Johnny's Rotten | Cover Story | Salt Lake City Weekly
Support the Free Press | Facts matter. Truth matters. Journalism matters
Salt Lake City Weekly has been Utah's source of independent news and in-depth journalism since 1984. Donate today to ensure the legacy continues.

News » Cover Story

Johnny's Rotten

Johnny Bangerter wants to move forward as an activist but just can't shake his racist punk past

by

10 comments

Page 3 of 3

6.jpg


But all that ended abruptly in 1995, Bangerter says, with the bombing of the Alfred P. Murrah Federal Building in Oklahoma City, which killed 168 people. Timothy McVeigh, the man convicted and later executed for the bombing, and co-conspirator Terry Nichols claimed to be motivated by the Waco raid, even timing the Oklahoma City bombing to coincide with the second anniversary of the Waco assault on the Branch Davidians.

McVeigh and Nichols had several connections to the militia movement. It wasn’t just Bangerter’s world McVeigh was connected to, but also Bangerter himself—ever so loosely. Phone records from McVeigh’s trial allegedly show phone calls between John Bangerter’s father’s house and a known member of the Michigan Militia, which held a meeting attended by Terry Nichols shortly before the bombing, though Bangerter denies a personal connection to the bombing.

He believes Oklahoma City was an inside job, perpetrated by the government to delegitimize the anti-government movement that Ruby Ridge and Waco had ignited. The phone records, Bangerter says, were faked, and he believes he narrowly escaped being framed and implicated in the bombing.

Study material:
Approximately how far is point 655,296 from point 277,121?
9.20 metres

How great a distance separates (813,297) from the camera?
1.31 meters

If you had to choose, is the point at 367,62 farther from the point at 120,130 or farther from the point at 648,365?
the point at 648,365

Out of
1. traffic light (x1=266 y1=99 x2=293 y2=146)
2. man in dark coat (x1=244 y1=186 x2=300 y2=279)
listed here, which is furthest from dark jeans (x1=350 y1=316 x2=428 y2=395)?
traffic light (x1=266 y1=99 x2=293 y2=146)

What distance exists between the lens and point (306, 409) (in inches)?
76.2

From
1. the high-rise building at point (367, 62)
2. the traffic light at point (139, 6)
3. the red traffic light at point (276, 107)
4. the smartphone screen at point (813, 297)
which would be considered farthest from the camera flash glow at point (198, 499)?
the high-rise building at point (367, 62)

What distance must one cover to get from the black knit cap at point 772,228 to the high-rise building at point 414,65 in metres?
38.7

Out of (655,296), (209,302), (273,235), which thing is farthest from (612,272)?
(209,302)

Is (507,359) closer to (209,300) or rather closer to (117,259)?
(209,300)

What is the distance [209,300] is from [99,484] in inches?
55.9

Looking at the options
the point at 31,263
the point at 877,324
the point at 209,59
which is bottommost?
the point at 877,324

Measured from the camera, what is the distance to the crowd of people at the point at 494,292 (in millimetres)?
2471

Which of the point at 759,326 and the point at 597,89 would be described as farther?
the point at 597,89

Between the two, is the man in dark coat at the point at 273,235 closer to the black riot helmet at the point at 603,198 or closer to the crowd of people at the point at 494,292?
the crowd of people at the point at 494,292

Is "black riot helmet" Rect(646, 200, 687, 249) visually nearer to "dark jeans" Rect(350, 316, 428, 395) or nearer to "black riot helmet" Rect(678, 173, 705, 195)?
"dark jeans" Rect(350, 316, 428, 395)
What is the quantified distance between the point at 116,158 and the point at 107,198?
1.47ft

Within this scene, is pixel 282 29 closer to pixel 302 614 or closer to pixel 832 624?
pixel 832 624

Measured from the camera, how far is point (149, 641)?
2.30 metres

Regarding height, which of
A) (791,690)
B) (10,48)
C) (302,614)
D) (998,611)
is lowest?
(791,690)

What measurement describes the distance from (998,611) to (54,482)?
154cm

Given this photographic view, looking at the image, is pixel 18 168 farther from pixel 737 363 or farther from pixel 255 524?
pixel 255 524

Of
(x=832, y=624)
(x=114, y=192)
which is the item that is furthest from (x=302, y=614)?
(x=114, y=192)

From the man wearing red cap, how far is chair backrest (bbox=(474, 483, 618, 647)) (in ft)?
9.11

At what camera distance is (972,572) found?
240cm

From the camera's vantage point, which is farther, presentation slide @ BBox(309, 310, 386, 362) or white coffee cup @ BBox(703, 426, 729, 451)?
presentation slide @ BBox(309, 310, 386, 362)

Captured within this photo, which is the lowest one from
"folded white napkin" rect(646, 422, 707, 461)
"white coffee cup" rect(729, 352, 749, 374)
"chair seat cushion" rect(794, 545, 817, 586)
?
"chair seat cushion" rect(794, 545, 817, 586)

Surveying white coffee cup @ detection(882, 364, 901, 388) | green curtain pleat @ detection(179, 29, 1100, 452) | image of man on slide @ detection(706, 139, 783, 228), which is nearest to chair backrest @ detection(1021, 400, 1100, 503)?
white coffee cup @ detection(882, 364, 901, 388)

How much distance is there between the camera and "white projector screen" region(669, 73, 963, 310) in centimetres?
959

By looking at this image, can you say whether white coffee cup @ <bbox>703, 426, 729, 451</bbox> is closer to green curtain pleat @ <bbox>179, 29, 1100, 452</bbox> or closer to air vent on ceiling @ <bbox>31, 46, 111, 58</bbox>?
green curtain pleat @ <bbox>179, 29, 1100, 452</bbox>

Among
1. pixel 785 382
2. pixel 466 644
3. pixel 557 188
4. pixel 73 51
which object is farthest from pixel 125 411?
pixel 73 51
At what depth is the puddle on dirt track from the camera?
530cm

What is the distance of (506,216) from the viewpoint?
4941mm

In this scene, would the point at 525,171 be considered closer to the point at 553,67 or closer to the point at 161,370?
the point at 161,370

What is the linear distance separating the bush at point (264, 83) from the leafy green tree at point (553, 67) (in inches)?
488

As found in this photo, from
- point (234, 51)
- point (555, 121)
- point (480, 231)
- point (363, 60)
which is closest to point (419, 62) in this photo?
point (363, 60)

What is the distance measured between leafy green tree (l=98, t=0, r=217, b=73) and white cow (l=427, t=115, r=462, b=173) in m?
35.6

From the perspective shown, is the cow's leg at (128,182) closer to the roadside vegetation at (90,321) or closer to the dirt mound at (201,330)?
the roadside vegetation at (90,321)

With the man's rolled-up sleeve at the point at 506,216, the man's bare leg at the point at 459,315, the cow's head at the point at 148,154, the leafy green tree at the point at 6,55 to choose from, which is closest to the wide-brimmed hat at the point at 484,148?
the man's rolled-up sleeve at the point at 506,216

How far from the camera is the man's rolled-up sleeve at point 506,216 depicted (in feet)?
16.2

Questions:
- A) In the Johnny Bangerter article, revise the passage from "McVeigh and Nichols" to "to the bombing." so that "Michigan Militia" becomes "militia group".
- B) Continue the Johnny Bangerter article from its final sentence.

List of answers:
- A)
McVeigh and Nichols had several connections to the militia movement. It wasn’t just Bangerter’s world McVeigh was connected to, but also Bangerter himself—ever so loosely. Phone records from McVeigh’s trial allegedly show phone calls between John Bangerter’s father’s house and a known member of the militia group, which held a meeting attended by Terry Nichols shortly before the bombing, though Bangerter denies a personal connection to the bombing.

- B)
But maybe that’s just John Bangerter, still “screaming” after all these years. Mark Potok, senior fellow at the Southern Poverty Law Center, covered the Oklahoma City bombing and trial for USA Today and today tracks racist leaders.

He recalls Bangerter’s legacy in the racist movement not as an influential philosopher or ideologue, nor as a real soldier or general, but as a “screamer”–someone who makes threats but never cocks a gun in pursuit of the goal.

Potok says despite Bangerter’s penchant for violent talk but no violent action, there was something genuinely very frightening about him during his racist days. “There are plenty of guys out there with racist dispositions, but he was so amped up on speed he looked incredibly dangerous.”

Falls Down
In a 1997 segment of 48 Hours, the sheriff of Washington County registered concern that all of then-28-year-old Bangerter’s big talk and big anger might force Bangerter to act someday. The sheriff also complained about the media making southern Utah look like a home for kooks.

The episode featured Bangerter and his newly named Rocky Mountain Militia. Cameras followed Bangerter as he resisted going to court for some traffic violations. The sheriff met with Bangerter politely to coax him into court—and, after a lot of buildup that leaves the viewer expecting a violent standoff, Bangerter eventually voluntarily went to court.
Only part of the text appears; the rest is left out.